Cost. Telephony providers charge per minute, per concurrent channel, and per number rented. A 10,000-concurrent-call test on a typical telephony provider runs $80-200 in raw telephony costs alone. Run that test on every release candidate and the QA telephony bill exceeds the production telephony bill.

Reproducibility. Real callers can’t be controlled. The audio profile varies (codec, microphone, room noise). The network varies (regional latency, packet loss, jitter). The caller varies (they say different things, get tired, hang up early). Reproducing a failure requires the same caller in the same conditions, which isn’t possible.
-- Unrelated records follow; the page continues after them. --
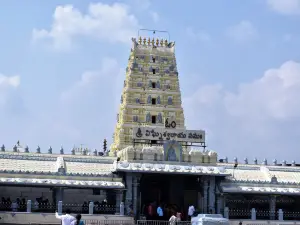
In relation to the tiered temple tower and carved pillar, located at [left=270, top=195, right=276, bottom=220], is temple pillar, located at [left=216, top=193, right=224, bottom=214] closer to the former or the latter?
carved pillar, located at [left=270, top=195, right=276, bottom=220]

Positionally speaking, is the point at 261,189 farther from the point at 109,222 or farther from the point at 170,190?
the point at 109,222

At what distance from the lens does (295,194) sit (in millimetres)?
53938

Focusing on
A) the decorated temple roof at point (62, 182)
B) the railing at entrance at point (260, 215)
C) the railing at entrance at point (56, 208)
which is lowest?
the railing at entrance at point (260, 215)

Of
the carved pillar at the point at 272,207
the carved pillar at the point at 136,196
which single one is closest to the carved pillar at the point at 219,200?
the carved pillar at the point at 272,207

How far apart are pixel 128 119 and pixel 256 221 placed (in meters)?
21.6

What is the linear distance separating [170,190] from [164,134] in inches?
192

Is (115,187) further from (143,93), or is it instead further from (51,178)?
(143,93)


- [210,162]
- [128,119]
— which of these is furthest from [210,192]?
[128,119]

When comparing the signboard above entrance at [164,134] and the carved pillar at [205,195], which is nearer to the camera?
the carved pillar at [205,195]

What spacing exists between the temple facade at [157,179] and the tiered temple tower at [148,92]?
7325 millimetres

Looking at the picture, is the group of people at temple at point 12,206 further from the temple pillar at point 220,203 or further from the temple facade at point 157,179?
the temple pillar at point 220,203

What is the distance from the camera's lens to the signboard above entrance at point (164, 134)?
178 feet

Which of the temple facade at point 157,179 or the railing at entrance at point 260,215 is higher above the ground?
the temple facade at point 157,179

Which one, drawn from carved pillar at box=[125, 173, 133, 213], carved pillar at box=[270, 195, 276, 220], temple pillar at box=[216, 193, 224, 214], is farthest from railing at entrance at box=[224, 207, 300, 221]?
carved pillar at box=[125, 173, 133, 213]
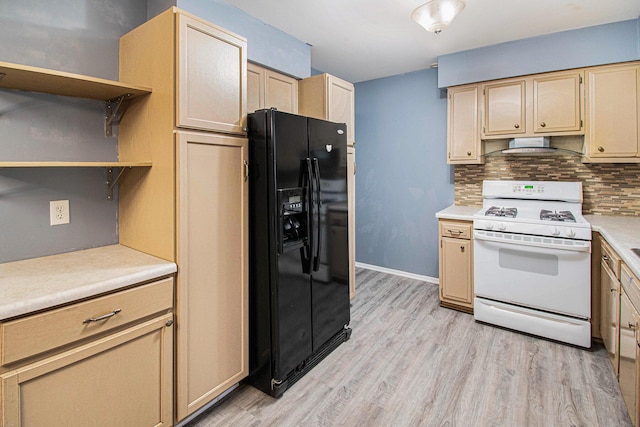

Ground truth. A real call doesn’t carry a label. You can’t score whether the call succeeded without listening to the recording or labeling the transcript. At 10,000 calls that’s 5,000+ engineer-hours of labeling. Most teams don’t do it. Most teams therefore don’t know whether their voice agent works under load.

Simulated calls solve all three. The cost is the eval cost, not telephony. The simulator is deterministic. The persona’s intent and expected outcome are known up front, so success is scored automatically.

What “load test” means in voice AI

Voice load testing in 2026 has three dimensions, not one.

Dimension 1: latency under load

The agent’s per-stage latency at low concurrency versus peak concurrency. STT TTFT, LLM TTFT, TTS first-audio, tool call duration. The numbers should hold flat with the right capacity provisioning. They usually don’t, because the failure modes only show up at scale.

Dimension 2: quality under load

The eval rubric scores at low concurrency versus peak concurrency. Pass rate on conversation_resolution, task_completion, is_polite. The numbers should hold flat if the agent’s behavior is stable. They drop when timeouts trigger fallbacks, when caching breaks, when tool calls fail and cascade into partial responses.

Dimension 3: error rate under load

The fraction of calls that error out, time out, or produce no response. At low load this rate is microscopic (0.05%). At peak load it climbs. The Error Feed cluster surface shows where the errors come from: provider rate limits, gateway timeouts, downstream tool failures.

A passing load test holds all three dimensions stable from 100 concurrent to 10,000+ concurrent. A failing load test shows divergence in one or more dimensions. The divergence is the signal.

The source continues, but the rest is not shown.